[Stored dataset items]
------------

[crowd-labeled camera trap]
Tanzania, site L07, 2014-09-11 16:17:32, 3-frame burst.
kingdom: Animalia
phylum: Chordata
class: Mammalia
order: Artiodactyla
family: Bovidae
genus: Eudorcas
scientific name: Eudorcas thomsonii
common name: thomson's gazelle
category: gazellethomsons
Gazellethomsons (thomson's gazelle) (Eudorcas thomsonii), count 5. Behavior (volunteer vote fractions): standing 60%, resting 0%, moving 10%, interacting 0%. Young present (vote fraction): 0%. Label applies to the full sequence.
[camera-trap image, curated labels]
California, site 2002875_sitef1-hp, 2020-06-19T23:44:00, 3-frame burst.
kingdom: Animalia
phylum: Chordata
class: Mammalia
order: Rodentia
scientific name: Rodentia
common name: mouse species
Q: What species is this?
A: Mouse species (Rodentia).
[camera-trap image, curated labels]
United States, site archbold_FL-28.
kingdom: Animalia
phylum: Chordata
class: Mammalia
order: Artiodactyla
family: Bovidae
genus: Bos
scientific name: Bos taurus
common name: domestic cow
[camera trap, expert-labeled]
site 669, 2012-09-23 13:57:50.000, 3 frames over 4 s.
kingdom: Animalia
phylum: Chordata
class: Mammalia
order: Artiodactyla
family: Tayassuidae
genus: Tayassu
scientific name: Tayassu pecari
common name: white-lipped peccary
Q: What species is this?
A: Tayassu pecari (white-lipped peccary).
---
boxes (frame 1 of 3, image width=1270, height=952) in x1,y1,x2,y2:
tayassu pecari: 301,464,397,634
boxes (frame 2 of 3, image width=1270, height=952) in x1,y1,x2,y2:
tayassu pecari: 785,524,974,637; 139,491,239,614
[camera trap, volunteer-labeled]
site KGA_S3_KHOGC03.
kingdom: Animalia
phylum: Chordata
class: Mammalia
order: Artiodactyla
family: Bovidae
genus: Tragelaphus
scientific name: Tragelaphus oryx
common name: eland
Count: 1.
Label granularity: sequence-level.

------------

Nothing may be dropped or altered; repeat every record in full.

• [YOUR RESPONSE]:
[crowd-labeled camera trap]
Tanzania, site L07, 2014-09-11 16:17:32, 3-frame burst.
kingdom: Animalia
phylum: Chordata
class: Mammalia
order: Artiodactyla
family: Bovidae
genus: Eudorcas
scientific name: Eudorcas thomsonii
common name: thomson's gazelle
category: gazellethomsons
Gazellethomsons (thomson's gazelle) (Eudorcas thomsonii), count 5. Behavior (volunteer vote fractions): standing 60%, resting 0%, moving 10%, interacting 0%. Young present (vote fraction): 0%. Label applies to the full sequence.
[camera-trap image, curated labels]
California, site 2002875_sitef1-hp, 2020-06-19T23:44:00, 3-frame burst.
kingdom: Animalia
phylum: Chordata
class: Mammalia
order: Rodentia
scientific name: Rodentia
common name: mouse species
Q: What species is this?
A: Mouse species (Rodentia).
[camera-trap image, curated labels]
United States, site archbold_FL-28.
kingdom: Animalia
phylum: Chordata
class: Mammalia
order: Artiodactyla
family: Bovidae
genus: Bos
scientific name: Bos taurus
common name: domestic cow
[camera trap, expert-labeled]
site 669, 2012-09-23 13:57:50.000, 3 frames over 4 s.
kingdom: Animalia
phylum: Chordata
class: Mammalia
order: Artiodactyla
family: Tayassuidae
genus: Tayassu
scientific name: Tayassu pecari
common name: white-lipped peccary
Q: What species is this?
A: Tayassu pecari (white-lipped peccary).
---
boxes (frame 1 of 3, image width=1270, height=952) in x1,y1,x2,y2:
tayassu pecari: 301,464,397,634
boxes (frame 2 of 3, image width=1270, height=952) in x1,y1,x2,y2:
tayassu pecari: 785,524,974,637; 139,491,239,614
[camera trap, volunteer-labeled]
site KGA_S3_KHOGC03.
kingdom: Animalia
phylum: Chordata
class: Mammalia
order: Artiodactyla
family: Bovidae
genus: Tragelaphus
scientific name: Tragelaphus oryx
common name: eland
Count: 1.
Label granularity: sequence-level.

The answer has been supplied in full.